La alegoría se concreta en una casona ( el Uruguay ) siempre en reparaciones y reformas para agrandarla, habitada por un familia disfuncional ( la sociedad ), compuesta por un político colorado de cuño tradicional ( Héctor Guido ), lleno de buenas intenciones y amante de los duelos en defensa del honor, su esposa ( Margarita Musto ) despreocupada de los gastos o falta de recursos de la familia y en continua agitación por abrir paredes, tapiar puertas o agregar nuevas construcciones incoherentes, una familiar madura ( Miriam Gleiger ) de ir a misa y caer en fuertes imprecaciones anticlericales, un hijo con ideales de justicia social que luego se une a la guerrilla, otros familiares, etc.
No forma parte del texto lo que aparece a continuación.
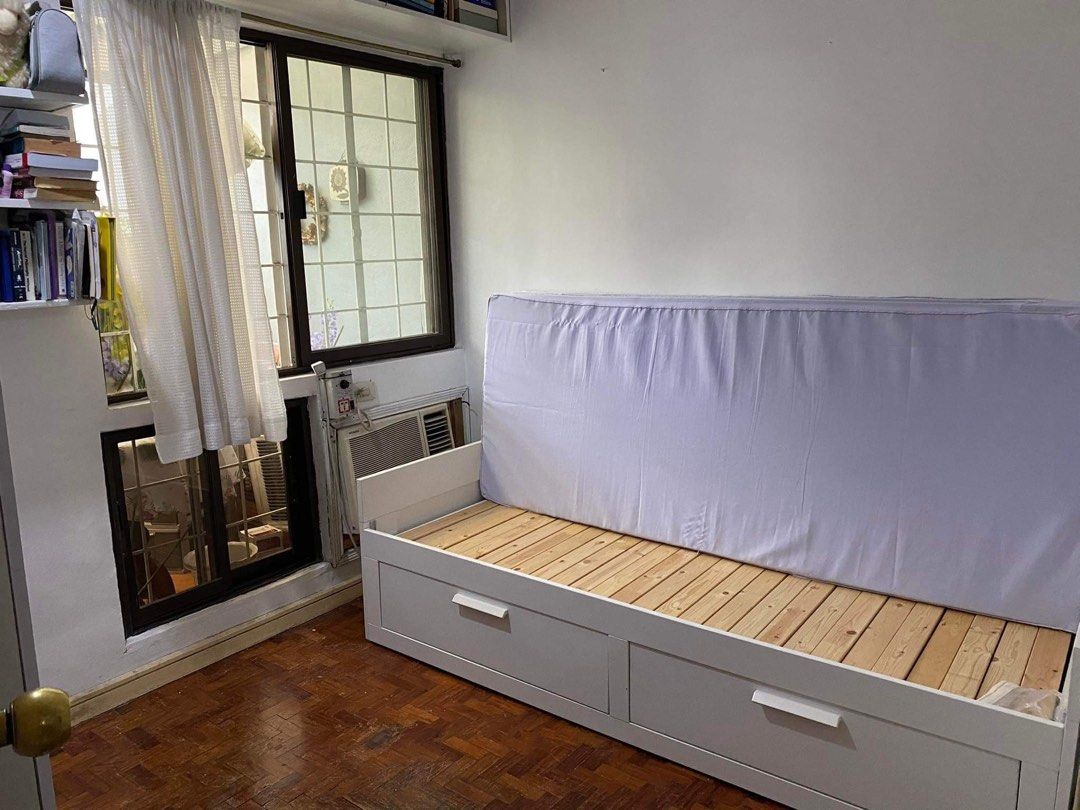 Ikea Brimnes Daybed / Bed, Furniture & Home Living, Furniture, Bed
La historia se inicia en 1966, cuando el político lleva a vivir con su familia a una hija ilegítima de 7 años, luego adolescente de 13, que es la testigo conductor del argumento y con él de los hechos que registra esa época tan rica en acontecimientos y duras confrontaciones, que incluyen la presencia de la guerrilla tupamara, la existencia de un túnel en la casona que conduce a una iglesia cercana y propicia la existencia de un refugio para guerrilleros, armas y dinero robado.

      

Mientras el film se mueve en los términos de la alegoría, se mantiene en el escenario de la casona y atiende las peculiaridades absurdas y dramáticas de la familia, con un sabio y prometedor manejo del realismo y el grotesco, las imágenes alcanzan un alto nivel persuasivo y seductor, por el uso afinado del humor, la riqueza de las situaciones absurdas y de los diálogos, la estupenda ambientación de la casona, los trazos seguros de la caricatura para perfilar los personajes, defendidos por otra parte con un gran rendimiento del elenco, en particular Héctor Guido y Margarita Musto. Hasta ese entonces la alegoría funciona a pleno y la pintura de aquel Uruguay tiene excelente sabor y colorido. Pero hacia el cuarto de hora final, la película hace prevalecer el factor realista, Beatriz Flores Silva, al igual que “En la puta vida”, quiere hacer explícito el contenido de su alegoría y manda su “mensaje a García” – el día del golpe de Estado con tanques en la calle, la resistencia popular, etc. – y empiezan los “peros” de la película.  Se pierde el estilo tragicómico, sin que lo nuevo lo sustituya con solvencia, que evidencia sus limitaciones políticas, porque en tren de “realismo” sobre aquellos tiempos, resulta absurda e imperdonable la total ausencia del Partido Nacional, la aparición del Frente Amplio y su movimiento se reducen a la imagen de una banderita alusiva y cuatro personas, la resistencia popular no va más allá de breves tomas de inconvincente lucha cuerpo a cuerpo. Un error, craso, el “mensaje a García” que no hace olvidar la indudable calidad tragicómica del film, aunque molesta bastante por lo que pudo ser una cabal redondez artística.